Table 9 provides supplementary evidence that titling generates directionally stronger effects on mechanism variables in high-infrastructure cities, with all three interaction coefficients positive but below conventional significance thresholds.
However, the direct effect of titling on these mechanism variables is not statistically detectable in the high-infrastructure subsample, limiting causal interpretation of the mediation evidence.
These findings contribute to understanding the conditions under which property rights reforms translate into agricultural productivity gains. The canonical prediction that tenure security enhances investment and productivity holds conditionally: titling generates positive effects only when complementary infrastructure enables productive use of improved security.
This finding reflects short-to-medium-term average effect identification. The long-exposure restricted sample in
Table 12 shows grain yield shifting from near zero to +0.038, suggesting that long-term effects may differ as post-treatment observation periods extend.
In contexts lacking irrigation and mechanization capacity, titling may induce behavioral responses that reduce measured productivity even while potentially improving household welfare through other channels.
The results have direct policy implications for land tenure reform design.

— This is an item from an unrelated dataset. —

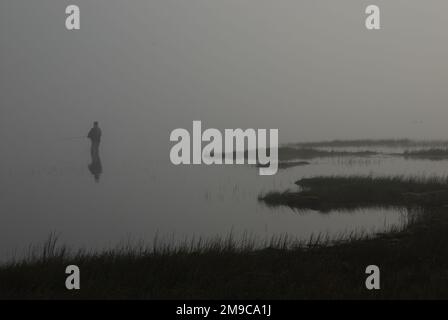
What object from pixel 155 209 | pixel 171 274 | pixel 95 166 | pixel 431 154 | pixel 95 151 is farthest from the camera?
pixel 431 154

Land titling should not be viewed as a standalone intervention for improving grain production capacity. Coordinating tenure reform with agricultural infrastructure investment, considering regional targeting based on infrastructure endowments, and attending to behavioral responses in low-infrastructure contexts may enhance the effectiveness of titling programs. Comprehensive program evaluation should examine multiple outcome dimensions, as titling may generate benefits through labor reallocation, rental market development, and entrepreneurship channels not captured in grain production measures.
Future research should extend the analysis through several dimensions. Longer panel data would enable assessment of whether titling effects strengthen, dissipate, or reverse as tenure arrangements mature and investment pay offs materialize. Farm-level or plot-level analysis could identify micro-level responses that aggregate inconsistently to the city level and provide sharper treatment contrasts based on individual titling status. Direct measurement of proposed mechanisms, including land transfer contracts, irrigation infrastructure investments, and machinery purchases at the farm level, would strengthen causal interpretation of mediation evidence.
Measuring titling’s direct impact on household-level factor adjustment behaviors, such as labor allocation changes, mechanization adoption, and irrigation investment decisions, can test the conditional complementarity mechanism proposed in this study. Expanding sample coverage to achieve contiguous spatial representation would enable spatial panel DID estimation that tests for cross-city spillover effects of titling on neighboring jurisdictions’ agricultural outcomes.
As China’s land titling program matures and more comprehensive data become available, subsequent studies can assess whether the conditional patterns documented here persist, strengthen, or evolve. The findings suggest that realizing the food security potential of property rights reform requires attention to the complementary conditions that enable tenure security to translate into agricultural productivity gains.